Dan zou je verwachten dat de prijzen weer even hard dalen als voor corona, maar dat is niet aan het gebeuren. Dat was vorig jaar niet te zien en is dit jaar ook niet het geval. Na corona en de chiptekorten zijn vraag en aanbod kennelijk meer in balans dan daarvoor, want de prijzen dalen niet zo snel meer.

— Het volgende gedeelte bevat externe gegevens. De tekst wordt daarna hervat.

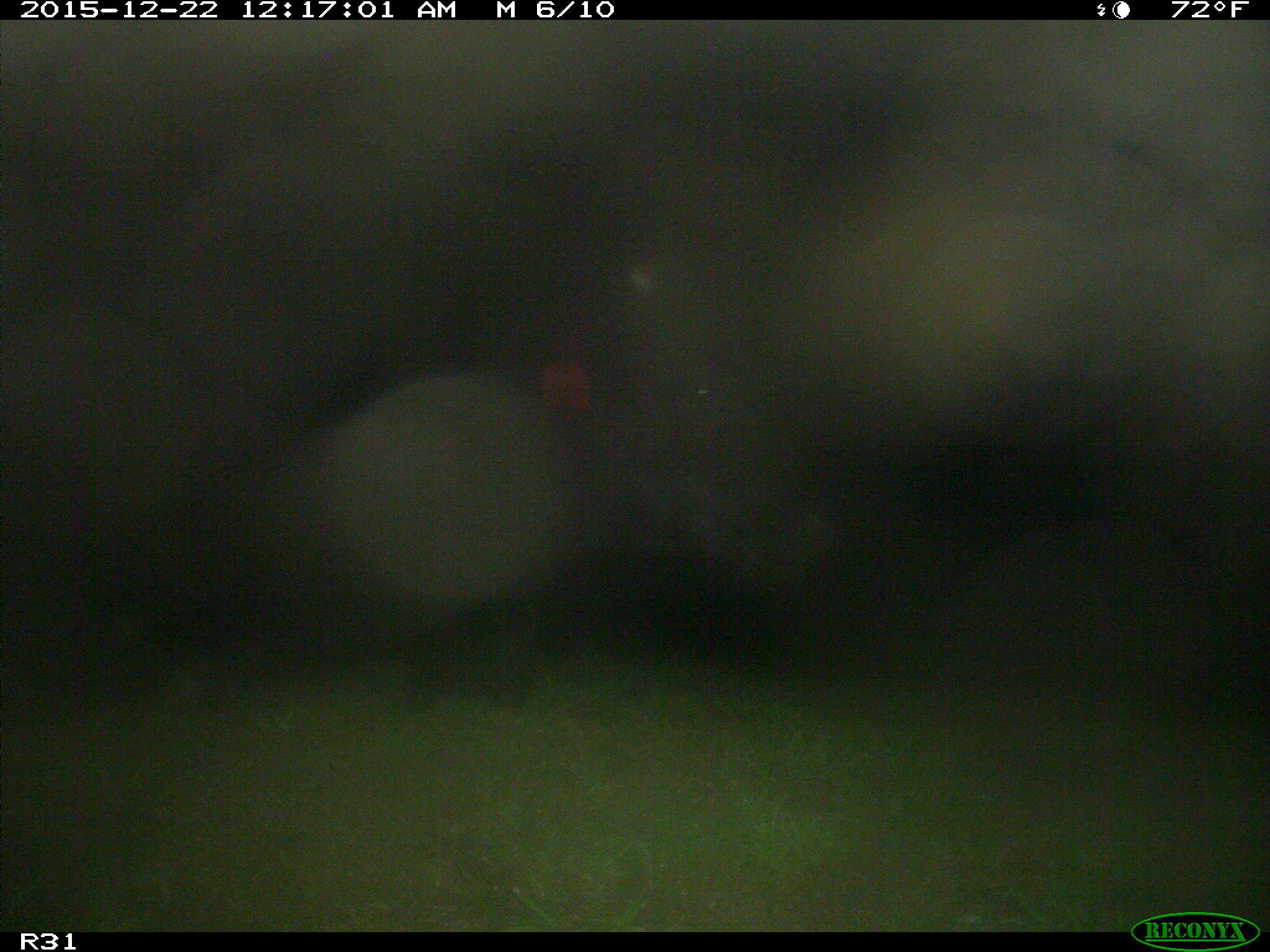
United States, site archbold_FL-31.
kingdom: Animalia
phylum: Chordata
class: Mammalia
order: Artiodactyla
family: Bovidae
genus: Bos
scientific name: Bos taurus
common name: domestic cow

Het zou kunnen dat factoren in Nederland, zoals de regels rondom telefoons en leningen, en concurrentie op de markt voor retailers, ook een rol spelen, maar de wereldwijde omstandigheden lijken de meest voor de hand liggende verklaring voor de schommelingen in de prijsdalingen van de afgelopen jaren.
Tot slot
De vraag is natuurlijk hoe het nu verder gaat. Een verzadigde markt heeft meestal weinig beweging. Dat de markt verzadigd is geraakt, is naast de relatief stabiele leveringen van de afgelopen jaren te zien in de beperkte schommelingen in marktaandelen: Samsung en Apple leiden de markt, Xiaomi en de BBK-merken als OPPO, vivo en OnePlus volgen. HTC en LG zijn verdwenen. Sony is er nog, maar bedient een kleiner publiek dan voorheen.
Daarmee lijkt de kans groot dat we afstevenen op een relatief stabiele periode, waarin de prijzen niet spectaculair meer dalen na release. Maar als het verleden iets heeft laten zien, is het dat de toekomst op de smartphonemarkt relatief onvoorspelbaar is.